I hesitated. I’d never said it out loud before. Somehow, it made me afraid.
“Ladriel,” I said. “It’s kind of a bad play on words, like ‘Galadriel’ from Lord of the Rings, but a bloke.”
“You’re a tranny?” Donna says, teasingly.
“No, I’m not a tranny. But elves don’t think about gender the same as humans.”
“You’re an elf? What does that mean?”
“Well, you’ve got four basic races in the game: Humans, Elves, Trolls and Orcs and each of them are aligned to a different element. Humans are water, Elves are air, Trolls are earth and Orcs are fire.”

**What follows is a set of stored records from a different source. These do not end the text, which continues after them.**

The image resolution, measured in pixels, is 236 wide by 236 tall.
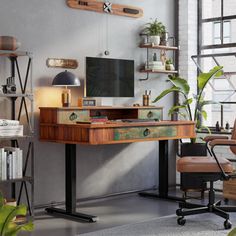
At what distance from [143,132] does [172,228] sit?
104cm

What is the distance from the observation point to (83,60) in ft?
17.9

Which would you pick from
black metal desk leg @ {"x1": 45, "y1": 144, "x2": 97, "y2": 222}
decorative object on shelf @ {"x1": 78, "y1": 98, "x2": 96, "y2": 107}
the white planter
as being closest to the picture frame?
Result: decorative object on shelf @ {"x1": 78, "y1": 98, "x2": 96, "y2": 107}

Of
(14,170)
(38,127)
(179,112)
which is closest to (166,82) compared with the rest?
(179,112)

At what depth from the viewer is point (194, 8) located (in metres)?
6.42

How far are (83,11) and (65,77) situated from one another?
86 centimetres

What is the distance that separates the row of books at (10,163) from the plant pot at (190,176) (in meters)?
1.95

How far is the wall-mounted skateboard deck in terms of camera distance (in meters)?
5.34

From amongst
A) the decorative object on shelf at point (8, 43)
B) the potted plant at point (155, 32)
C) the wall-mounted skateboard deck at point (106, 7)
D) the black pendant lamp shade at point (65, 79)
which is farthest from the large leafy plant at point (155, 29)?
the decorative object on shelf at point (8, 43)

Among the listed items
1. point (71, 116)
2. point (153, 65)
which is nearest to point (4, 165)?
point (71, 116)

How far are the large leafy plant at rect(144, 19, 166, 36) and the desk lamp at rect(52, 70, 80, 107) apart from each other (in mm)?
1299

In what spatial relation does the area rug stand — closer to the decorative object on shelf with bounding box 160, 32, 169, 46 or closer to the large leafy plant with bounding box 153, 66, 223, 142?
the large leafy plant with bounding box 153, 66, 223, 142

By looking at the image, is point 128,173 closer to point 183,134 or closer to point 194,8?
point 183,134

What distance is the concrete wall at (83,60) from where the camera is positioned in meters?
5.03

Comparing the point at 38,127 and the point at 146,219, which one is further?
the point at 38,127
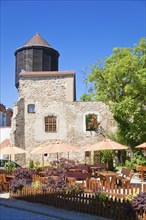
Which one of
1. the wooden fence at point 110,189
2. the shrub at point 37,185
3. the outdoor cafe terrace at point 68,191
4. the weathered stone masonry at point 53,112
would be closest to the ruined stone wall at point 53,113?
the weathered stone masonry at point 53,112

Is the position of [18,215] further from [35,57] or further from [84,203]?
[35,57]

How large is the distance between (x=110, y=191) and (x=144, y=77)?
1419 cm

“So, does that mean that they cancel each other out?”
“Kind of. The setup of the game is that the Orcs and the Trolls are trying to wage war, while the Humans and the Elves are trying to find balance in the elements. And each race has its own homeland, so the Human come from the Islands of the Coast, while the Elves live in Forest Hills, the Trolls in the Caves and the Orcs live in the Volcano range.”
“So… what would happen if your character, um…”
“Ladriel.”
“So what would happen if Ladriel was to go to the middle of the Volcano range?”

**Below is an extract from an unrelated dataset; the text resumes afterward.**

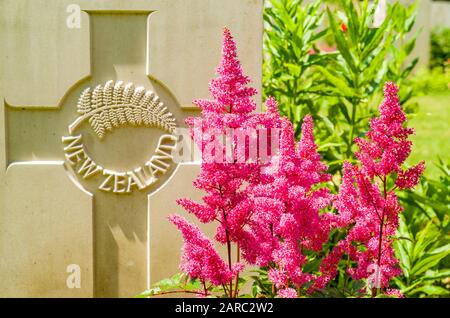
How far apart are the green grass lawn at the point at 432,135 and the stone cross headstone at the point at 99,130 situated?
338cm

“Well, as a Air Elemental he’d be vulnerable to their magic, so you’d only do something like that as part of a group.”
“But what if he went there by himself, without anyone else there to back him up?”
I shake my head. “That wouldn’t happen.”
“But what if?”
I was confused. I didn’t know why she was insisting on an answer to a hypothetical question. When she looked at me, I realised that it wasn’t hypothetical at all.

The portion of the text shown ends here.